Le ton d'Adrien lui glace le sang. Ne perdant pas la face, il ose demander :
— Comment avez-vous su ?
À cet instant, Adrien revoit des images, fugaces, de cette soirée. Son cœur se lève dans une nausée qu'il réprime.
— Cela ne vous regarde pas.
Sur ces mots, il s'éloigne pour prendre un autre couloir. Gabriel le rattrape.
— Vendredi soir, la porte de ma chambre d'hôtel était ouverte, c'était vous ? Vous m'avez suivi ?
Gabriel devient livide quand Adrien détourne les yeux. Sa main se crispe sur le bras de l'inspecteur qui, d'un mouvement, la rejette. Son esprit est un château de cartes qui s'écroule.
— Je vous dégoûte ? dit-il d'une voix étranglée.
Adrien s'accroche à son masque de froideur pour ne laisser filtrer aucune émotion à travers ses traits.
— Monsieur de Neuville, ce que vous faites en privé ne me regarde pas.

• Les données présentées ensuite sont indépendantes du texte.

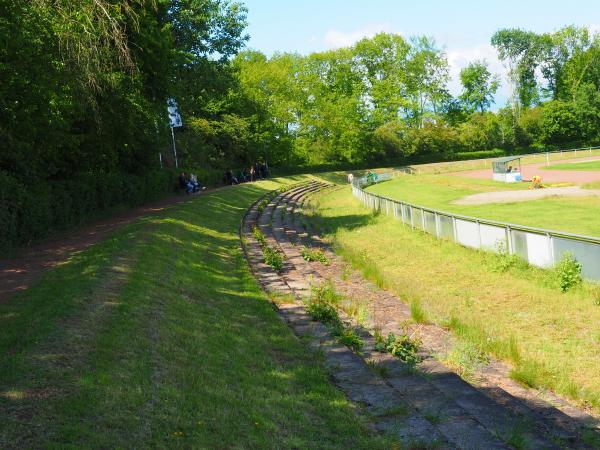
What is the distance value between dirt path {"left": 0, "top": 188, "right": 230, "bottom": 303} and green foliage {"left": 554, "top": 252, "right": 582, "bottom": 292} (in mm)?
12141

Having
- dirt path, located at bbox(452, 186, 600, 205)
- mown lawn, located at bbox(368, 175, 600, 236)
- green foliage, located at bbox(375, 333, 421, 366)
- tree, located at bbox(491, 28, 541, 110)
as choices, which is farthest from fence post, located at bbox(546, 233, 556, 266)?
tree, located at bbox(491, 28, 541, 110)

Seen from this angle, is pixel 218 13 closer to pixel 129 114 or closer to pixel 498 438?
pixel 129 114

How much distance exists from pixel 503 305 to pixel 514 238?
384 centimetres

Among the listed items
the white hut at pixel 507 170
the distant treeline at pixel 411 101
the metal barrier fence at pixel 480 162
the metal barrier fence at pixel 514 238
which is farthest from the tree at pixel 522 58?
the metal barrier fence at pixel 514 238

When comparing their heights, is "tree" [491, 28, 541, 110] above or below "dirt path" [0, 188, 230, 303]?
above

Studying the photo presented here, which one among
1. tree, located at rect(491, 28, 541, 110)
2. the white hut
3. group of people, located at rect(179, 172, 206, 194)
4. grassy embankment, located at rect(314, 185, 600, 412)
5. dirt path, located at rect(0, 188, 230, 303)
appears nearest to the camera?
grassy embankment, located at rect(314, 185, 600, 412)

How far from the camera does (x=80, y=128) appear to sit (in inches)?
1025

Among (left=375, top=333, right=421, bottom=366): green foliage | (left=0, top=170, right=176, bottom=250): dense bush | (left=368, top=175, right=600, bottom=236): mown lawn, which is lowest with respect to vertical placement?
(left=375, top=333, right=421, bottom=366): green foliage

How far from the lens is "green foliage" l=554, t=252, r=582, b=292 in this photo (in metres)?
14.7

Je ne suis pas la brigade des mœurs et je n'ai pas spécifié la nature de votre relation avec Lambourg dans mon rapport.
Ce n'est pas ce que Gabriel veut entendre.
— Vous agissez comme si je vous répugnais.
— Je n'ai rien à vous dire de plus, rétorque Adrien en plantant ses yeux dans ceux du ténor.
Le silence soudain pèse sur leurs épaules, l'inspecteur le brise avant qu'il ne soit trop lourd.
— Vous m'avez délibérément caché votre liaison avec Lambourg, comment puis-je continuer de vous faire confiance ? Avez-vous la moindre idée de ce qui aurait pu vous arriver si je ne l'avais pas découvert ? Vous pensez que votre amant vous protège ?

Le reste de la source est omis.